Welcome to this week’s edition of This Week in Pensions! This is the news you need to know in the fight for a secure retirement.
Before you dive into our top stories from this week, check out New Hampshire public employees sharing why their pensions matter for their retirement security.
Here are the top stories from this week:
The Public Pension Crisis: Are Your Taxes Going To Go Up? by Steve Forbes. In an article for his magazine, Forbes falsely asserts that public pensions are in a state of supposed “crisis” that will somehow jeopardize taxpayers. The National Conference on Public Employee Retirement Systems (NCPERS) has illustrated that the first assertion is incorrect because the vast majority of public pensions are well-funded despite the market uncertainty during the pandemic-induced economic downturn. NCPERS has also debunked the notion that public pensions are a liability for taxpayers. In 2016, public pensions contributed $277.6 billion in state and local tax revenues. During the same year, state and local governments contributed $140.3 billion to public pensions, making pensions revenue generators. Forbes’ arguments are not supported by the facts on how fiscally sound public pensions are for both taxpayers and state and local governments.

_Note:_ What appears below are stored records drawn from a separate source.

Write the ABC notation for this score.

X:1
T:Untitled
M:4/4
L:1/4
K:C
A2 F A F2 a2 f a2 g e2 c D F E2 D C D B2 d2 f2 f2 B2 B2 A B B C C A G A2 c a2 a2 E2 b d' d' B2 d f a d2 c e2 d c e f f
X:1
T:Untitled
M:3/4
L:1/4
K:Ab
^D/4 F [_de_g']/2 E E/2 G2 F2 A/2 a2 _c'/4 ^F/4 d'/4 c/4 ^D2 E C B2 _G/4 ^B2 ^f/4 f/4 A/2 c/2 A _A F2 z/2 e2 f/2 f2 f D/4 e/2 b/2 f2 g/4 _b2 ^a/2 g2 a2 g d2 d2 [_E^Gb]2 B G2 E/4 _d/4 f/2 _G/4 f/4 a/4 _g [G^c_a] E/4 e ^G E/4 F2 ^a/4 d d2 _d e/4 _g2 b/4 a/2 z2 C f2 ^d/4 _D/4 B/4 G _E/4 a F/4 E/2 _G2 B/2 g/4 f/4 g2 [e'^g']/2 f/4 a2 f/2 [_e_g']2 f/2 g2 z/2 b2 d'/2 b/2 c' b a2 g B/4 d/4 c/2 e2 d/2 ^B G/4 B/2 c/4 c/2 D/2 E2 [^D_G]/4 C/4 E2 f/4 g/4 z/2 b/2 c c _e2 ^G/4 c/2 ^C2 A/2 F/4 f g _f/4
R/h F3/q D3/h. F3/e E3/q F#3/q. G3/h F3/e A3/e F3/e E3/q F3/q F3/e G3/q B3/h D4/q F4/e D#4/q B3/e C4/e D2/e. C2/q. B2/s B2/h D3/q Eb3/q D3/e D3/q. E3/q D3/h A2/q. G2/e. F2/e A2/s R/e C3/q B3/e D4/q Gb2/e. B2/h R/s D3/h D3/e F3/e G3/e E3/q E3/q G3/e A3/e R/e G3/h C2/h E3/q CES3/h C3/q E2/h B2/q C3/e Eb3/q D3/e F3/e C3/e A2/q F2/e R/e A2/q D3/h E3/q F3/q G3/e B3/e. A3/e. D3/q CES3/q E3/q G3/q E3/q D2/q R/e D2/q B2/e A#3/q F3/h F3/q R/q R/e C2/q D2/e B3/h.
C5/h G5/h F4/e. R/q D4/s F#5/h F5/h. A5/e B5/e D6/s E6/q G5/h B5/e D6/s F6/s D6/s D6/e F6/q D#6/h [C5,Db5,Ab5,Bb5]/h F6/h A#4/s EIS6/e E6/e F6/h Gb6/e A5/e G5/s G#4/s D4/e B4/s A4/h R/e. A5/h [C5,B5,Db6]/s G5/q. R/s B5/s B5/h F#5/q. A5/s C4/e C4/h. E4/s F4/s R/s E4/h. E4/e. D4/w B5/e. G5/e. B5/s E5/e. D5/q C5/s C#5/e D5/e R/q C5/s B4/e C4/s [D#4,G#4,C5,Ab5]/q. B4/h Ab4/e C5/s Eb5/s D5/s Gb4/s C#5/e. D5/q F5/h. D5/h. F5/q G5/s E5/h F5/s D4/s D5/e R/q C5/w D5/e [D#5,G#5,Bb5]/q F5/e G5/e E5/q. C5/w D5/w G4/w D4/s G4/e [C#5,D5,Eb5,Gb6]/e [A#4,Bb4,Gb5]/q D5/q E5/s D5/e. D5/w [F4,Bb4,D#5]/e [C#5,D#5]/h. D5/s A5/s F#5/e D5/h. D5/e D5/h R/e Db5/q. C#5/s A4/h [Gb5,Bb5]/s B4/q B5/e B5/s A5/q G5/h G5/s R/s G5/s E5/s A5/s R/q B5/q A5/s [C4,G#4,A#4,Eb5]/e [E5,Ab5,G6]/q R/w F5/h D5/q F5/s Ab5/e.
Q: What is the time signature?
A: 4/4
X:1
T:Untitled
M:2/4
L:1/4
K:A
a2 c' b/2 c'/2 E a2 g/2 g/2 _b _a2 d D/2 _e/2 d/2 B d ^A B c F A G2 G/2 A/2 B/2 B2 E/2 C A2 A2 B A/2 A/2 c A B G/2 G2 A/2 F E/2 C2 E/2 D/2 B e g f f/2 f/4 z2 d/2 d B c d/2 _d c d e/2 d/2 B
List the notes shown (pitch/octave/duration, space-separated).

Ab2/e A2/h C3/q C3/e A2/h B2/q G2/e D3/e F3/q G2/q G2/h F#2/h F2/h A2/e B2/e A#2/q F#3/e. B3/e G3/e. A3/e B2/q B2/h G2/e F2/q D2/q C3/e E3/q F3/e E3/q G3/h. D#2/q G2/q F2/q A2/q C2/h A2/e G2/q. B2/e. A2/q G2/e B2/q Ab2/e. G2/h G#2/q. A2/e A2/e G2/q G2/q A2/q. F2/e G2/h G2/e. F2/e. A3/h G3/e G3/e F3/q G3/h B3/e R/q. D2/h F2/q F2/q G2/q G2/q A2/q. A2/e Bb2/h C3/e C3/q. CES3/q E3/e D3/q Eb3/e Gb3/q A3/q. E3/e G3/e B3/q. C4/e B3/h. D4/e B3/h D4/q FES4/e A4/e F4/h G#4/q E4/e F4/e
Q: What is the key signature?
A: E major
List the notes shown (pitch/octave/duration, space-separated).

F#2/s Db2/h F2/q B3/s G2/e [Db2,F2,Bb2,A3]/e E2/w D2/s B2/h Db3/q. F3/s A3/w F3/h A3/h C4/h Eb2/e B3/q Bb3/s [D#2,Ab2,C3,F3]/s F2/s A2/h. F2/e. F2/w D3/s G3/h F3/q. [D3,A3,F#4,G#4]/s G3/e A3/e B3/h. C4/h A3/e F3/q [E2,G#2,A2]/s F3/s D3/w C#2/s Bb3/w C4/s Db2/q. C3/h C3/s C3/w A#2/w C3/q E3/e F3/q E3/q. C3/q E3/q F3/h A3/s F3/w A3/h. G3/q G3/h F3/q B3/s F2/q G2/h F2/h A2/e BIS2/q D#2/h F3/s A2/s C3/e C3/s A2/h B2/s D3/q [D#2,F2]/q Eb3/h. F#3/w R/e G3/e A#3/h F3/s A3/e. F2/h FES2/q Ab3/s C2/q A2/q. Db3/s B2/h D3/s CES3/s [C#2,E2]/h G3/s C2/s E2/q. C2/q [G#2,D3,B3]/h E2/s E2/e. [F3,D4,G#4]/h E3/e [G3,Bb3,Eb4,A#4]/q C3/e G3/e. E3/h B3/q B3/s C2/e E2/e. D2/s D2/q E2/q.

Across Generations, Middle Class U.S. Households Have Few Financial Assets, According to New Analysis from the National Institute on Retirement Security by the National Institute on Retirement Security (NIRS). Yesterday, NIRS shared new research on how the middle classes of the millennials, Generation X, and baby boomer generations own a low amount of financial assets compared to their wealthier counterparts. NIRS found that, in 2019, middle-class millennials owned 14% of their generation’s financial assets. These numbers decrease even more for Generation X and the baby boomers, with middle-class members of Generation X owning 8% of their generation’s financial assets and middle-class baby boomers owning just 6%. These findings have negative implications for each generation’s retirement security. For example, assuming all of their financial assets will be used for retirement, middle-class baby boomers had an annual income of less than $2,000 in 2019, which is not nearly enough to retire with security. However, one of the NIRS’ recommended solutions to strengthen middle-class workers’ retirement security is to protect defined-benefit pensions, which offer a modest but guaranteed benefit that ensures they do not fall behind in retirement.